‘If you want to know about Andy Warhol, then just look at the surface of my pictures, and there I am,’ the artist said in 1967. More than any of his previous acts of self-representation, Six Self-Portraits (1986) — completed just months before his sudden death — engages with the humanity beneath his carefully crafted façade.
In Six Self-Portraits, Warhol assembles six variations of his iconic 1986 ‘fright wig’ self-portrait, his disembodied face emerging from darkness in a series of intimate 22 x 22-inch canvases. His sculpted, mask-like face, bathed in dramatic contrast, resembles a skull. Placing himself alongside the great masters of the genre, from Dürer and Rembrandt to Picasso and Bacon, Warhol charges his self-image with a poignant sense of his own mortality.

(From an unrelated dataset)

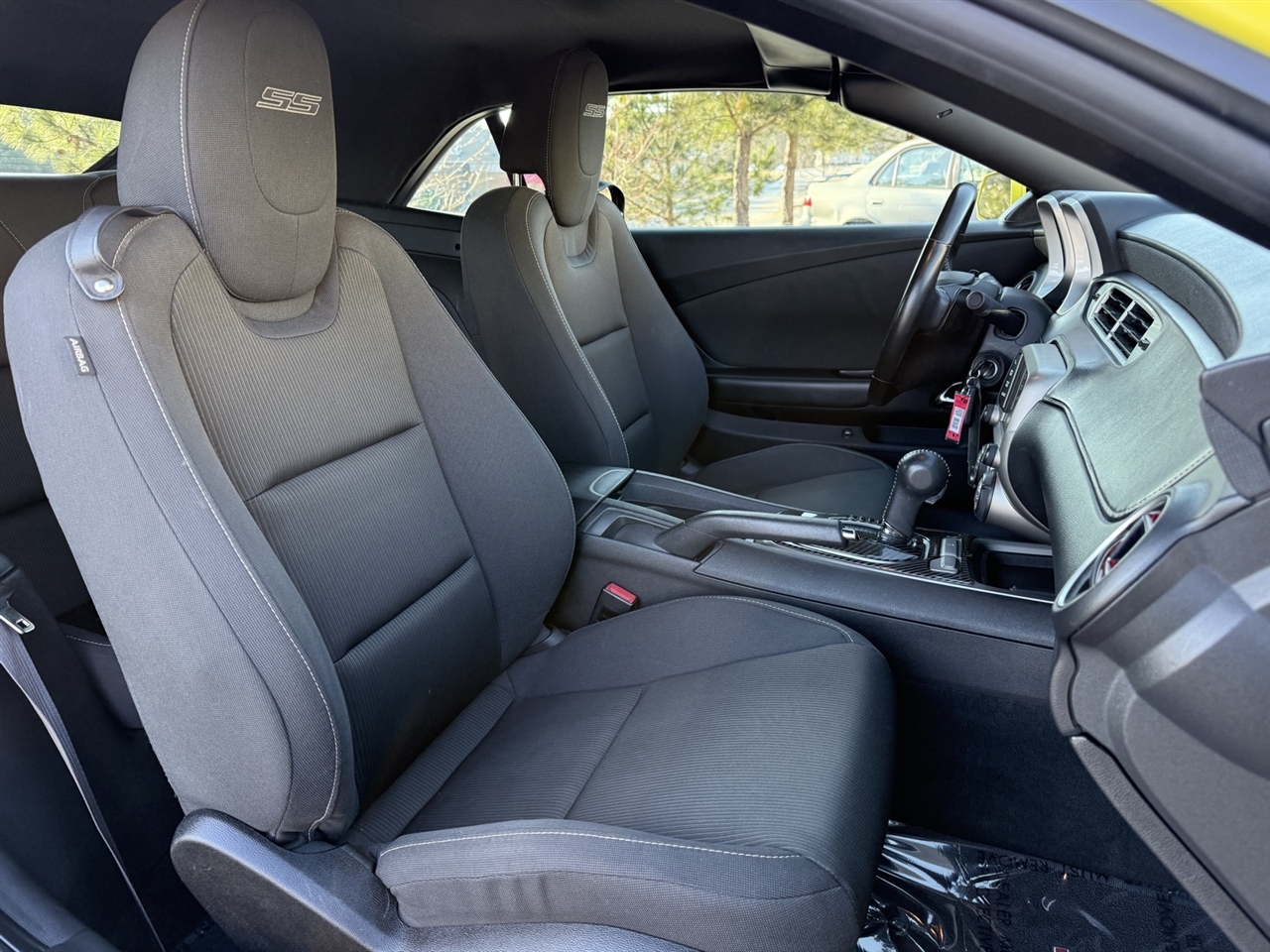 Chevrolet Camaro  2014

Keenly aware of the ‘self’ in the world and in art as an artificial construct, Warhol frequently represented himself in his art in ways both revelatory and evasive. In his first self-portraits, from 1963, Warhol is pictured in raincoat and dark glasses — the stereotypical image of disguise. In his 1966-67 self-portraits, facial features dissolve into patterns of layered colour — this is the self-portrait as disappearing act. By the late 1980s, Warhol’s self-image was virtually a complete fabrication.
Andy Warhol (1928-1987), Six Self-Portraits, executed in 1986. Acrylic and silkscreen ink on canvas, in six parts, each: 22 x 22 in (56 x 56 cm). Estimate on request. This lot is offered in Post-War and Contemporary Art Evening Auction on 6 March 2018 at Christie’s in London
Even before Warhol’s near-fatal shooting at the hands of Valerie Solanas in 1968, his artistic practice had been underpinned by an obsessive fascination with sudden death. ‘I paint pictures of myself to remind myself that I’m still around,’ he once claimed. This had previously found expression in his Death and Disaster series, which included images of car crashes, electric chairs and the atomic bomb.
But at the age of 57, it was as if he had a premonition of his own death. Unlike his earlier iterations, the 1986 self-portraits capture a moment of sudden revelation and recognition. Warhol seems to face up to his life’s work in true Old Master fashion, revealing — perhaps for the very first time — his own consciously formed self-image to have become its own kind of mask.
On 6 March, Warhol’s Six Self-Portraits will be a highlight of the Post-War and Contemporary Art Evening Sale at Christie’s in London.